__AIM OF THE EXERCISE__. From the line containing "From a thin blood film. Image" to the final line of the entries, copy each line exactly. Pictures stay out.
╭─ TASK MATERIAL
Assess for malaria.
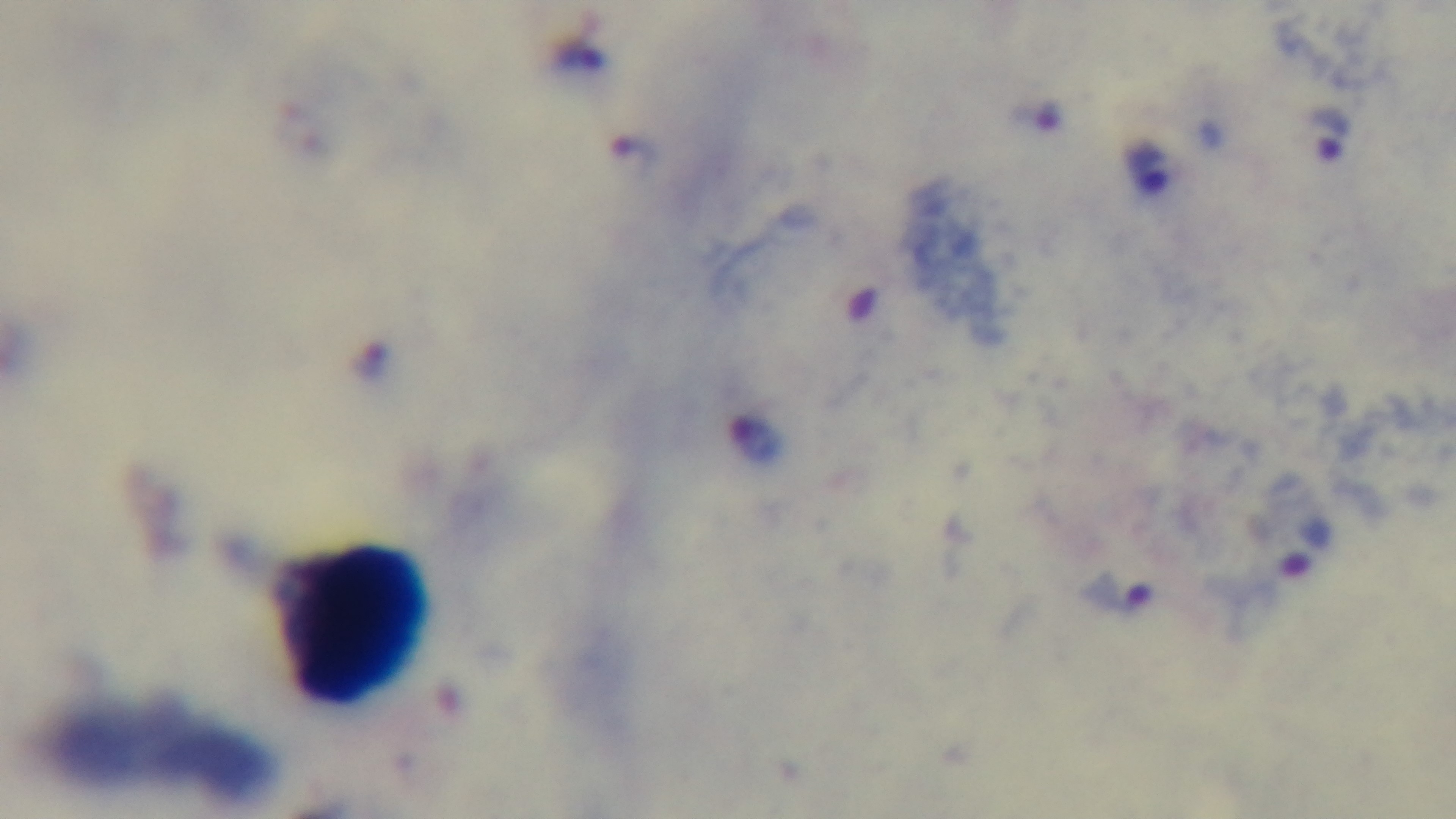
Infected.

Mounted 4K digital camera. One field from the slide. 100x oil-immersion objective. Light microscopy. Preparation: thick smear. Giemsa stain.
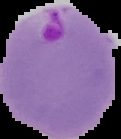
From a thin blood film. Image is 121×139 pixels. The area outside the segmented cell region is set to black. Result: malaria parasites identified.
Report the malaria status of this cell.
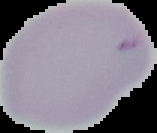
Parasitized.

Image is 157×133 pixels. From a thin blood film. Segmented cell region on a black background.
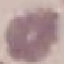
Summary:
  - Malaria status: uninfected
  - Stain: Giemsa
  - Capture: smartphone through the microscope eyepiece
  - Image type: cell patch, automatically extracted from a larger field of view and resized to 64 × 64 pixels
  - Preparation: thin smear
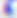
Toxoplasma gondii is shown. Micrograph. 400x magnification.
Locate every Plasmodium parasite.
╰─
__EXERCISE OUTPUT__.
From a thin blood film. Image is 121×139 pixels. The area outside the segmented cell region is set to black. Result: malaria parasites identified.
Report the malaria status of this cell.
Parasitized.

Image is 157×133 pixels. From a thin blood film. Segmented cell region on a black background.
Summary:
  - Malaria status: uninfected
  - Stain: Giemsa
  - Capture: smartphone through the microscope eyepiece
  - Image type: cell patch, automatically extracted from a larger field of view and resized to 64 × 64 pixels
  - Preparation: thin smear
Toxoplasma gondii is shown. Micrograph. 400x magnification.
Locate every Plasmodium parasite.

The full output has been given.